** Start of EXCERPTED RECORDS **

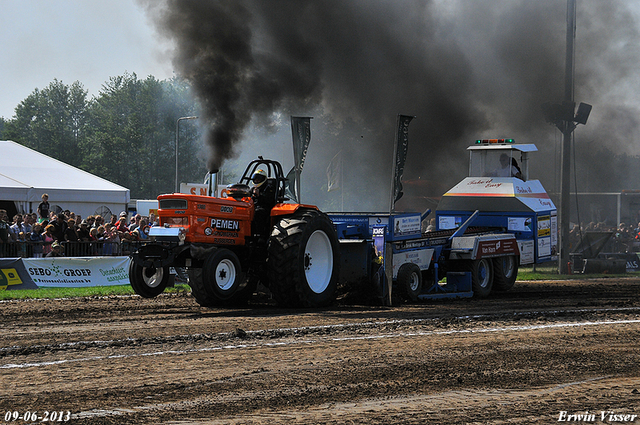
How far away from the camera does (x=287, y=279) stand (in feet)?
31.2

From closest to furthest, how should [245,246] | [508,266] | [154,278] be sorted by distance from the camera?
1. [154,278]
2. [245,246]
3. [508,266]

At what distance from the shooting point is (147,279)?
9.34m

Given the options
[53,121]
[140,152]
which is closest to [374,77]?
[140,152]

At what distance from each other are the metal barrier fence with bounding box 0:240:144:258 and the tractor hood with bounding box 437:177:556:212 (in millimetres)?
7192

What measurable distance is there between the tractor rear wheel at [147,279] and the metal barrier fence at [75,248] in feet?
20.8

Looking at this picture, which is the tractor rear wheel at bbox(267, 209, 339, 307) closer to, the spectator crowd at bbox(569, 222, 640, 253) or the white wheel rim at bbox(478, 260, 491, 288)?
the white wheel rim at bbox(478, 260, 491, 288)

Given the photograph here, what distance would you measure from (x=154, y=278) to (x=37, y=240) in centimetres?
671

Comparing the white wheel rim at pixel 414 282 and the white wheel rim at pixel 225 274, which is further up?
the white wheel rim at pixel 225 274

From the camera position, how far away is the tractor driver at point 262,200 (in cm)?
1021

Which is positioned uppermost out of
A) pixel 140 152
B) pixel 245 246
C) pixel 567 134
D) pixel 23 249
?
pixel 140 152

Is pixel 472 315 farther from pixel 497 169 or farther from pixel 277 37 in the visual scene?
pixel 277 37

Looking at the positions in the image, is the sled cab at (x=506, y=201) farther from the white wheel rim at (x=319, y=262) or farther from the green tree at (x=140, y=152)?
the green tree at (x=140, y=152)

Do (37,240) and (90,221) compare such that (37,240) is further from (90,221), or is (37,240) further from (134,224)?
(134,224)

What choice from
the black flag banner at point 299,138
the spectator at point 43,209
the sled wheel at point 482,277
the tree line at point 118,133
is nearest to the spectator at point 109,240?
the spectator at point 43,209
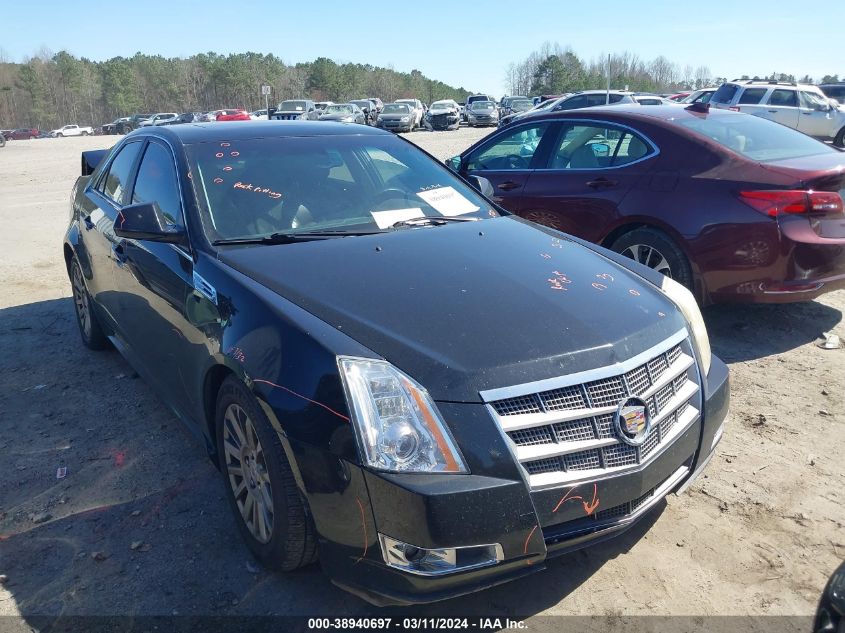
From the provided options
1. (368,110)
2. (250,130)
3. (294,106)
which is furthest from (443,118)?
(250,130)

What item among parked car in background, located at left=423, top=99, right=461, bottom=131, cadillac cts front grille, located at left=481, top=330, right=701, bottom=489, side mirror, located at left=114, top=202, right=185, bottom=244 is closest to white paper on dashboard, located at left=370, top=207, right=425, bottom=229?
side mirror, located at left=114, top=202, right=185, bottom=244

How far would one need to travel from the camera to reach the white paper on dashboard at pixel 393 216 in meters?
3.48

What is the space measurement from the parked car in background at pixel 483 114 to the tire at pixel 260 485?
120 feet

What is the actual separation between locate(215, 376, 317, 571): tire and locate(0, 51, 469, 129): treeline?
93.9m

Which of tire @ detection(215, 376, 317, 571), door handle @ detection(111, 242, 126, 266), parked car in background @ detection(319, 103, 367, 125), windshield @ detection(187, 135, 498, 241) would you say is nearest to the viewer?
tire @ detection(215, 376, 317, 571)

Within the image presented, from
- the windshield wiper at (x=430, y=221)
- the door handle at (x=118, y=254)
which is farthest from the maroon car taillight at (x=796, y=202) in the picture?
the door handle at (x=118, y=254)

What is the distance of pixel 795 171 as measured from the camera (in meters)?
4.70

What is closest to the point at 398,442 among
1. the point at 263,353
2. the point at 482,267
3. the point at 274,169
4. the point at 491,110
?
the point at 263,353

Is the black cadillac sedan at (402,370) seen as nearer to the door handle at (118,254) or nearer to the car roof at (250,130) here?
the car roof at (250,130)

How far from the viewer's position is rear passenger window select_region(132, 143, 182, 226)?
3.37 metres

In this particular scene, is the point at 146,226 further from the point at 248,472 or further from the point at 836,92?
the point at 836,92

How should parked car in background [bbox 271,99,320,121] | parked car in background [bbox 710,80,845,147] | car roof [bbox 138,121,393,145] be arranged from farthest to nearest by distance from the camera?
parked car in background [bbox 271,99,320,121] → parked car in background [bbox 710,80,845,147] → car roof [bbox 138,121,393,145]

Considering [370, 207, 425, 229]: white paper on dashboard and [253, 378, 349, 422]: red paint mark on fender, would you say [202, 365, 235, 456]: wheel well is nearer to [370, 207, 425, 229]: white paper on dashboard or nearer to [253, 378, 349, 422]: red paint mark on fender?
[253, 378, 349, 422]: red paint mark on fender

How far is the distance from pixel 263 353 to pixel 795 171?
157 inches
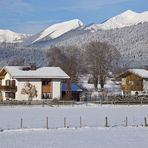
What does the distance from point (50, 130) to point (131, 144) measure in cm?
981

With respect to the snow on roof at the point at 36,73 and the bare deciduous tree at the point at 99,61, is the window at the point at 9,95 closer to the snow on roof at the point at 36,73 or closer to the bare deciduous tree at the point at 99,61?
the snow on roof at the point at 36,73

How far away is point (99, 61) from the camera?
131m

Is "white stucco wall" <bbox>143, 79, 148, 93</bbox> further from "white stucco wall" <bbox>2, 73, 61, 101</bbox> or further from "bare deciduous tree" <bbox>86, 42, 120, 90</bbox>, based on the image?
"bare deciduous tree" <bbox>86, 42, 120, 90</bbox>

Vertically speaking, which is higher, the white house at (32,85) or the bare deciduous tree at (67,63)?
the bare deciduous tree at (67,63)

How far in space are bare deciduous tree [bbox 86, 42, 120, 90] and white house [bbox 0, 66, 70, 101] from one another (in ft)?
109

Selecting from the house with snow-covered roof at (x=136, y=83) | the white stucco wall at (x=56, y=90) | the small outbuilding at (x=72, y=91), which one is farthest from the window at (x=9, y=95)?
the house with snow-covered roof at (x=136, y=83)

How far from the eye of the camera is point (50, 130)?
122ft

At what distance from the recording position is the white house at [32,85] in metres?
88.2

** End of EXCERPTED RECORDS **

WHAT THE EXERCISE ASKS
Can you change "white house" to "white building" in the lines running from the one containing "Vertically speaking, which" through the last line, leave everything else unchanged, and give back only those lines?

RESULT OF THE EXERCISE
Vertically speaking, which is higher, the white building at (32,85) or the bare deciduous tree at (67,63)?
the bare deciduous tree at (67,63)

How far in space are bare deciduous tree [bbox 86, 42, 120, 90] and white building [bbox 0, 66, 70, 101] from one another (in ft)?
109

Selecting from the house with snow-covered roof at (x=136, y=83) | the white stucco wall at (x=56, y=90) | the small outbuilding at (x=72, y=91), which one is farthest from the window at (x=9, y=95)?
the house with snow-covered roof at (x=136, y=83)

How far from the eye of the camera is point (50, 130)?
122ft

At what distance from the recording position is the white building at [32,85] in metres?
88.2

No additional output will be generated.